(INFORMATION GIVEN begins)

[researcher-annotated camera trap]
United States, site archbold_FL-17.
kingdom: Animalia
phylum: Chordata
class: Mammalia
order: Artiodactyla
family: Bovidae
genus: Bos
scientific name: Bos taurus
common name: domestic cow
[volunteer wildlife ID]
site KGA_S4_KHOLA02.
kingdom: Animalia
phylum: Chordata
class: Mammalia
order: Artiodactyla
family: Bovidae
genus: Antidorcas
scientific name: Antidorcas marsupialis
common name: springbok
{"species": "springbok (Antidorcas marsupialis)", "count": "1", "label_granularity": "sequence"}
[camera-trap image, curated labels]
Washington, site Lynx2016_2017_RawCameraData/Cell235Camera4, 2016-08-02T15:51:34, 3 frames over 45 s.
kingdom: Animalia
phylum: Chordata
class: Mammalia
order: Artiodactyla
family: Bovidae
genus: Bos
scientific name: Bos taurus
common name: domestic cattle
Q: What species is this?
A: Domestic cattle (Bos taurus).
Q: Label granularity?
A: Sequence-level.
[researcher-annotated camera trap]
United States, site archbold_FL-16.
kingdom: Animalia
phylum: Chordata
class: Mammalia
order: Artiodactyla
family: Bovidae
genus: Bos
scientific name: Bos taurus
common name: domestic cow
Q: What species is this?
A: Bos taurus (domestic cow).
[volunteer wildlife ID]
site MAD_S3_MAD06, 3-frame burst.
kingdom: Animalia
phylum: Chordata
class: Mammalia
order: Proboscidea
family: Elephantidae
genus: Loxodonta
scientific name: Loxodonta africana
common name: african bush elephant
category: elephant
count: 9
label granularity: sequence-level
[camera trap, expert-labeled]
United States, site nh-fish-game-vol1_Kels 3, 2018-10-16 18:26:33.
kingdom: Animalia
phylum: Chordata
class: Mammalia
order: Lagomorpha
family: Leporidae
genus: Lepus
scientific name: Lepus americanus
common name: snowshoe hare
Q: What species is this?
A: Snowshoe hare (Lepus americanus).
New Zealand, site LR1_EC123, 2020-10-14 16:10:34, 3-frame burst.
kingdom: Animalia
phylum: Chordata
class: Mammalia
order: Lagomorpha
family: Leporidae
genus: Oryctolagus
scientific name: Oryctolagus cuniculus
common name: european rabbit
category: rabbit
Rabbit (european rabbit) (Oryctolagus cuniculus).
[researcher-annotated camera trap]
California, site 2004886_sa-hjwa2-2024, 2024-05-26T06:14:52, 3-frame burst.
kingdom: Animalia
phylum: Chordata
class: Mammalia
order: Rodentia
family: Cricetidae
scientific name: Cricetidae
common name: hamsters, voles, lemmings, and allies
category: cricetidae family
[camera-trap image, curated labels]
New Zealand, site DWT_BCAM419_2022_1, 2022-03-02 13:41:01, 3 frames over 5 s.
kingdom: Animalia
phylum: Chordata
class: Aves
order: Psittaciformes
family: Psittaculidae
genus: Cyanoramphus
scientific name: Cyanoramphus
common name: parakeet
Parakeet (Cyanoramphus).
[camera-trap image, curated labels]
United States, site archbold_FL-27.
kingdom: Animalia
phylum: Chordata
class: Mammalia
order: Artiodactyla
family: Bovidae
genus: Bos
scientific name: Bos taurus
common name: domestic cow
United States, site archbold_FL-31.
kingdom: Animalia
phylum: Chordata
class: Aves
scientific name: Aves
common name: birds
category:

(INFORMATION GIVEN ends)

Whenever a line in the entries above includes the word "marsupialis", pull that line out.

- TASK RESULT -
scientific name: Antidorcas marsupialis
{"species": "springbok (Antidorcas marsupialis)", "count": "1", "label_granularity": "sequence"}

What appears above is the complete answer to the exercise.